When the British officers returned towards the residency, a door near the dragons about 50 yds. from where the durbar was held was shut suddenly. The British officers were hammed in by the excited and infuriated people whose near and dear ones had been killed and hit with the butt ends of their own rifles. Lt. Simpson was severely wounded. When so hustled, the British officers came running back to the durbar room. As Mr. Grimwood, the Political Agent, reached the durbar hall, Nepra Koot gave him a push and Kajao alias Pukhramba the bugler were taken to the green space in front of the dragons and beheaded by the executioner. That very night the British troops at the Residency fled towards Cachar carrying the dead body of Lt. Brackenbury, shot in action by the Manipuris when the enemy attacked in order to arrest Jubaraj Tikendrajit.
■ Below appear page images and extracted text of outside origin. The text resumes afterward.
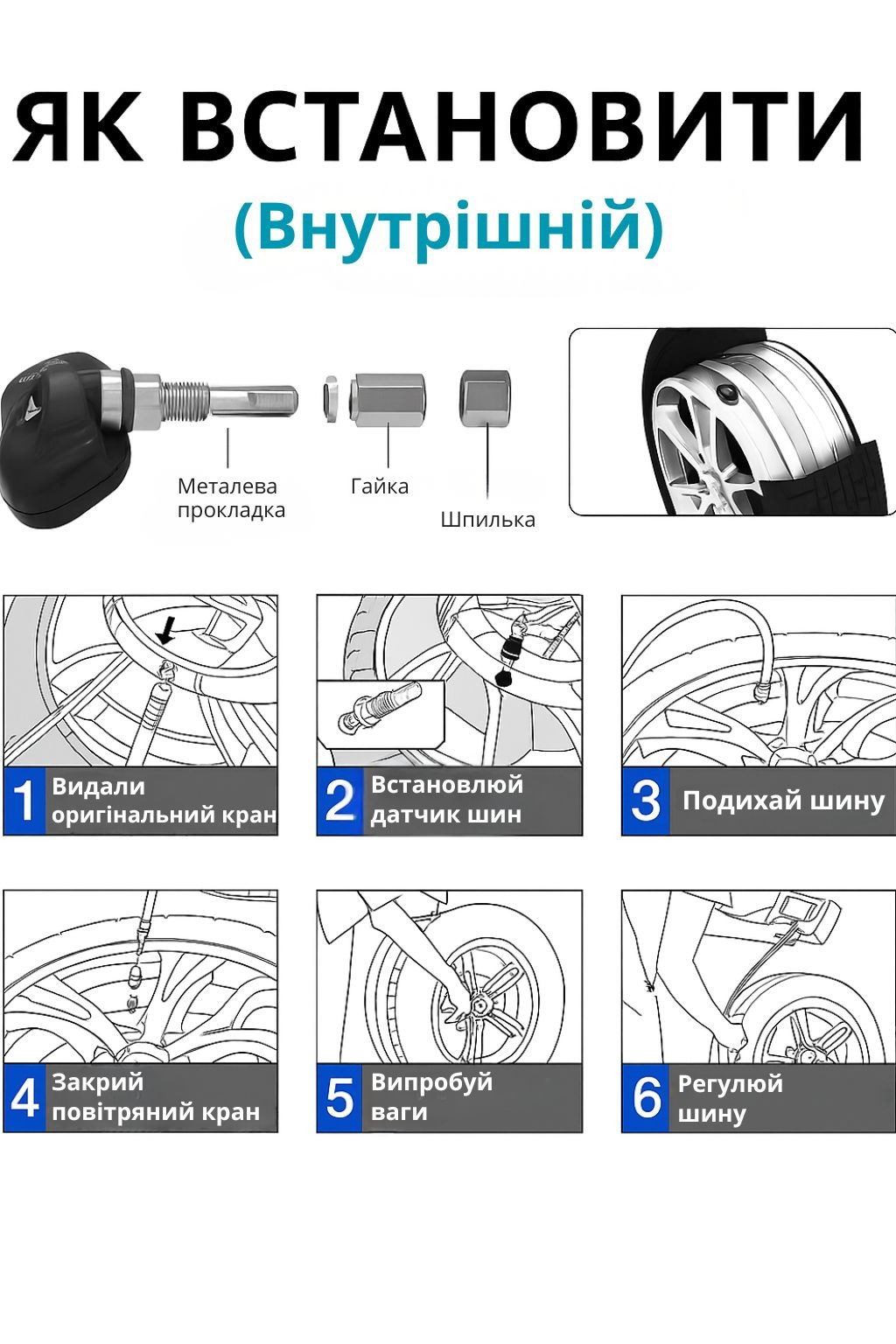 ЯК ВСТАНОВИТИ
(Внутрішній)

Металева прокладка
Гайка
Шпилька

1 Видали оригінальний кран
2 Встановлюй датчик шин
3 Подихай шину
4 Закрий повітряний кран
5 Випробуй ваги
6 Регулюй шину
On the tomb of Lt. Brackenbury in the old church, Shillong, the above action is recorded as: "Brackenbury (killed in) action with the (Manipuris on) 24th March, 1891... years... is erected: Other Officers.. And Native." As soon as the news reached the British Government, columns of British were sent to Manipur from Kohima, Silchar (Cachar) and Burma. A severe battle was fought at Khongjom and Manipur fell into the hands of the British in the morning of the 27th April, 1891. On the reverberations of that in Bengal in particular, N. Sanajaoba25 quotes J.Roy:

"The Meitei revolts during 1700-1891 were led primarily by the princes or persons close to the throne. The revolts were led on different occasions by Ajit Shah, Goura Shah, Khelemba, Chourajit, Marjit, Heerachandra, Gambhir Singh, Debendra, Kanhai, Gokul, Borachaoba, Wangkheirakpa, and Tikendrajit. The Kuki, Kabui or ethnic incursions also were common occurrence although the Meitei king controlled them with a firm hand. Every national awakening has an inspiration from a god-father; Bengal had inspiration from the valiant Anglo-Manipuri War, 1891. A Bengali historian, J.Roy correctly writes in his History of Manipur: "The stand taken by Senapati Tikendrajit and his martyrdom continued to be a source of inspiration to the revolutionaries of Bengal for a long time" (p.133). Truly it did not merely enlighten the Bengalis but others too."